One of the Trump administration's Securities and Exchange Commission nominees has doubts about the Labor Department's fiduciary rule and seems to favor disclosure as the best approach to investment advice standards. The other nominee is a blank slate on the issue.
Over the last several weeks, the White House has nominated Republican Hester Peirce and Democrat Robert L. Jackson Jr. for the agency's two vacant slots. Ms. Peirce, a senior fellow at the conservative Mercatus Center at George Mason University, has criticized the DOL regulation and says the SEC should take the lead on a fiduciary duty.
"The [DOL] rule is rooted in the belief that investors cannot choose for themselves," Ms. Peirce, 46, wrote in a May 22 U.S. News & World Report article. "The Securities and Exchange Commission should be allowed to take the lead in any rulemaking related to investors' interactions with financial professionals. Its approach to regulation preserves investor choice: Ensure that investors get the information they need to decide for themselves which products and services work for them."
Ms. Peirce, who has served on the SEC Investor Advisory Committee, also has been critical of the Financial Industry Regulatory Authority Inc.
Mr. Jackson, 40, a law professor at Columbia University, specializes in corporate disclosures. His bio on the school's website says he chaired an effort to petition the SEC to require public companies to reveal their spending on political campaigns. Democratic senators pushed the previous Democratic SEC nominee, Lisa Fairfax, on the issue and expressed displeasure with her answers.
Ms. Peirce was nominated previously by the Obama administration. She and Ms. Fairfax failed to get a Senate vote before the close of last year's Congress, leaving the SEC shorthanded.
SEC Chairman Jay Clayton issued a request for comment on fiduciary duty earlier this year in an attempt to help the agency catch up with the DOL. The SEC has failed to propose an investment advice standard that would apply both to investment advisers and brokers, despite being authorized to do so by the Dodd-Frank financial reform law in 2010. The agency has been riven by deep differences on the issue, usually split along party lines with Republicans opposed and Democrats in favor.
"You have to expect [in Ms. Peirce] someone who will line up with Republican ideology," said David Tittsworth, counsel at Ropes & Gray. "The same goes for Jackson" in taking a typical Democratic position.
Karen Barr, president and chief executive of the Investment Adviser Association, said Ms.
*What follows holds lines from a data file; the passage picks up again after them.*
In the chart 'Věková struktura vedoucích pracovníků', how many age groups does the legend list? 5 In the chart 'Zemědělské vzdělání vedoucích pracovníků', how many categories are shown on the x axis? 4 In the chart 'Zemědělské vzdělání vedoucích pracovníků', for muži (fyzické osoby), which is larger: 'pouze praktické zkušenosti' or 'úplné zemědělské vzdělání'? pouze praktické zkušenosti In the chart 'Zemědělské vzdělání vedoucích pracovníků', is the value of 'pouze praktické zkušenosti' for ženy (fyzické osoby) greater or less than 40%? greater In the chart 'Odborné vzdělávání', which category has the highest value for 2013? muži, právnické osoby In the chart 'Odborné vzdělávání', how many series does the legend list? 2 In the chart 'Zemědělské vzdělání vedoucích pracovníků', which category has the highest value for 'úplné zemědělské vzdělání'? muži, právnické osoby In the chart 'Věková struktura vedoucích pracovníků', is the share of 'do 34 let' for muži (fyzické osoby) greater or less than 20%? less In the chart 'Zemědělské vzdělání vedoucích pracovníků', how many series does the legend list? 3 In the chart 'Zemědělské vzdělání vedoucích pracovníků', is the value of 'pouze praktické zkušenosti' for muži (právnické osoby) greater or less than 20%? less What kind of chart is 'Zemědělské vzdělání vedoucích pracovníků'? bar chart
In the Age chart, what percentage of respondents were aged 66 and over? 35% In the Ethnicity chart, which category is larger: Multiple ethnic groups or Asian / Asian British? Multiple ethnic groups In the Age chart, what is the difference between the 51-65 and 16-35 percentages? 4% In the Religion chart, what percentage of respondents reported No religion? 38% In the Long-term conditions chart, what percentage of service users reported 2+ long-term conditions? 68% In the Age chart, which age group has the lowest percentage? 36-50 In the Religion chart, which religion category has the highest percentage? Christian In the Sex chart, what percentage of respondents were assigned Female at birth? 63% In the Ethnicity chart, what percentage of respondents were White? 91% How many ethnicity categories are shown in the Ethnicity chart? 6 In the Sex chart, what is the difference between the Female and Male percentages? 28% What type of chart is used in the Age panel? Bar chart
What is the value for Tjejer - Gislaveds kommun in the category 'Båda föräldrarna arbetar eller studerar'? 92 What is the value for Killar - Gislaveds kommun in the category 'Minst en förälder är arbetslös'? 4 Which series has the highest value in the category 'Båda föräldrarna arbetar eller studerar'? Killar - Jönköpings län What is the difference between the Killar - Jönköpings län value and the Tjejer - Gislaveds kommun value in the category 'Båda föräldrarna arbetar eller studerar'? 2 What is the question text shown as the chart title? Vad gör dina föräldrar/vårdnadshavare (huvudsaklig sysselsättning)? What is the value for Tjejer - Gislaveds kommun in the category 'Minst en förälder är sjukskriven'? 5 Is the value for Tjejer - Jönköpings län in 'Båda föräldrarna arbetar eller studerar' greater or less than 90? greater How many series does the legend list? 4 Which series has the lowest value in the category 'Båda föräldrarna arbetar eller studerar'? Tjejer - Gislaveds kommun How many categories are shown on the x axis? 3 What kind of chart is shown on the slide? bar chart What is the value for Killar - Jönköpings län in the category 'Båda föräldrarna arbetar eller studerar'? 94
Peirce has been a champion of cost-benefit analysis and will likely promote a careful approach.
"She'll try to fashion the rules to each type of business model," Ms. Barr said.
Both Ms. Peirce and Mr. Jackson declined to comment. The Senate Banking Committee has not set a date for their confirmation hearing.
The fact that they have been nominated as a bipartisan duo means the Trump administration has followed the tradition of offering the Senate a Republican and Democrat in tandem. There had been speculation earlier this year that only a Republican would be nominated.
"I don't see any significant opposition as long as they're paired," said Niels Holch, executive director of the Coalition for Mutual Fund Investors. "I would expect both nominations to pass."
Both Democrats and Republicans have been frustrated by the slow pace of SEC rulemaking — Democrats because some Dodd-Frank rules haven't been finalized and Republicans because some rules that would ease capital raising haven't been completed.
"It seems that a full slate of commissioners would help move that work along," said Jason Rosenstock, a partner at the consulting firm Thorn Run Partners.
A complete SEC is needed to tackle the complexity of a fiduciary rule, according to Ms. Barr.
"It's pretty clear that [the Trump administration] would like the SEC to take the lead on fiduciary, and a fully functioning commission is critical to that," Ms. Barr said.
Although Mr. Jackson has not delved into investment advice policy, he has done extensive work on using data analytics for enforcement and to give investors more information about broker fraud. He is the founder of the Columbia law school's Data Lab. He also helped develop policies on executive pay as a staff member on the Troubled Asset Relief Program.
At the SEC, Mr. Jackson also may acquire some political experience. Fiduciary advocates hope he and the other Democratic commissioner, Kara Stein, hold the line against the Republican majority, as the Republican minority did during the Obama administration.
"They're going to have to demonstrate the will to make their voices heard," said Micah Hauptman, financial services counsel at the Consumer Federation of America. "They shouldn't be shy in criticizing or trying to stop any SEC action that harms investors."